#### Brano da leggere:
════════════════════
Gobetti: «Condanniamo le foibe e riconosciamo i crimini fascisti in Jugoslavia»
Intervista allo storico Eric Gobetti, autore del libro E allora le foibe?
«Giusto ricordare le foibe, ma anche l'Italia dovrebbe assumersi le sue responsabilità storiche». Non si fa spaventare dalle minacce, Eric Gobetti. Prima ancora dell'uscita del suo libro sulle foibe, il 15 gennaio scorso, lo storico torinese, 48 anni, era stato subissato di ingiurie e intimidazioni, che avevano coinvolto persino i suoi figli. Pubblicato da Laterza, il saggio è un pamphlet di 116 pagine (13 euro). Un'attenta ricostruzione storica, con un titolo provocatorio: E allora le foibe? A ispirare l'autore, il personaggio interpretato da Caterina Guzzanti in una trasmissione tv di qualche anno fa, Viki-di-Casa-Pound, che ripeteva questa domanda in modo ossessivo e accusatorio. Gobetti si definisce storico free-lance perché, pur avendo due dottorati di ricerca, non è uno storico accademico. Eppure è molto stimato in ambito universitaro. Alle prime aggressioni verbali, le caselle mail dei membri della Sissco, la Società italiana degli storici contemporaneisti, si sono intasate con centinaia di messaggi di solidarietà. In difesa di Gobetti e della libertà di ricerca storica, si sono poi moltiplicati appelli e petizioni. Panorama lo ha intervistato, chiedendogli conto di tutti i rilievi che gli sono stati mossi: dal negazionismo al riduzionismo, dalla foto con il pugno chiuso a un volgare post su Giorgia Meloni.
Perché ha scritto questo libro?
«Per due ragioni. Una di tipo professionale: mi sono reso conto che il discorso pubblico su queste vicende è molto semplificato ed è sbagliato, perché usa cifre e terminologie che gli studiosi non riconoscono. I risultati della ricerca scientifica vanno in un'altra direzione, ormai coincidente».
Ricerca scientifica fatta da chi?
════════════════════
#### Elenco:

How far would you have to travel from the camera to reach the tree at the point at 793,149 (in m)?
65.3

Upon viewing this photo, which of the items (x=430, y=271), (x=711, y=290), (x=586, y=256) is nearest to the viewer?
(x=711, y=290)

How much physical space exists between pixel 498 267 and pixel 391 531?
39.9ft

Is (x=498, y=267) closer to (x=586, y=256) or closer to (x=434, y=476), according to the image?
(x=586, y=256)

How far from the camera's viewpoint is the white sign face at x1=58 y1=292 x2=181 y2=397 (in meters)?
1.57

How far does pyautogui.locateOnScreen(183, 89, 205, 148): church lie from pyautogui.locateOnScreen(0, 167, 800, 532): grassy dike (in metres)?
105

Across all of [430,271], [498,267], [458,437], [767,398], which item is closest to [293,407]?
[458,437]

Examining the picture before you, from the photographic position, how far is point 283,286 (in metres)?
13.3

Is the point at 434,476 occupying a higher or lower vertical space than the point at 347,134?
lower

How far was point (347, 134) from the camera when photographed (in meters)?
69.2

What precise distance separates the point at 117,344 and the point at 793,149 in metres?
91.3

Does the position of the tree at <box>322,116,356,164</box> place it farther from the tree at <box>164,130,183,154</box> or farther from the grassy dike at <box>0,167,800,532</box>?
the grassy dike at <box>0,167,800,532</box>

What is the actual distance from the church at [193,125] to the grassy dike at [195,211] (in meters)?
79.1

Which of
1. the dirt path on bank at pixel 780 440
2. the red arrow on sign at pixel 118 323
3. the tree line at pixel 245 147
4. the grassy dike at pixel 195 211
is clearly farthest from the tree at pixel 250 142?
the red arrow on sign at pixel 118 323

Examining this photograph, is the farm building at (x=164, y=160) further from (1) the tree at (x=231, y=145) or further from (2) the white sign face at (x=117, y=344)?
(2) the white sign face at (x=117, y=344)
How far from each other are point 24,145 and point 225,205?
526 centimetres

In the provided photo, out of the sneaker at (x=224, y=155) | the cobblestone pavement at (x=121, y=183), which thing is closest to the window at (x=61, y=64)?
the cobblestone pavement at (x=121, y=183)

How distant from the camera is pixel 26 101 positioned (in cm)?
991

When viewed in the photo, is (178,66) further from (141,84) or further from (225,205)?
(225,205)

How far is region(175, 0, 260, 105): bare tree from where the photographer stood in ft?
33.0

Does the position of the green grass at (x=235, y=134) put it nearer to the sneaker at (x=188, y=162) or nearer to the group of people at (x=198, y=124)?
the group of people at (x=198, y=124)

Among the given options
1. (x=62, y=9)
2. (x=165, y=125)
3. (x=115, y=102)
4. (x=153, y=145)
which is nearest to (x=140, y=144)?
════════════════════
#### Compito:
Nell'intervista a Eric Gobetti, quale personaggio televisivo ha ispirato il titolo del suo libro?

#### Compito svolto:
Viki-di-Casa-Pound, interpretato da Caterina Guzzanti.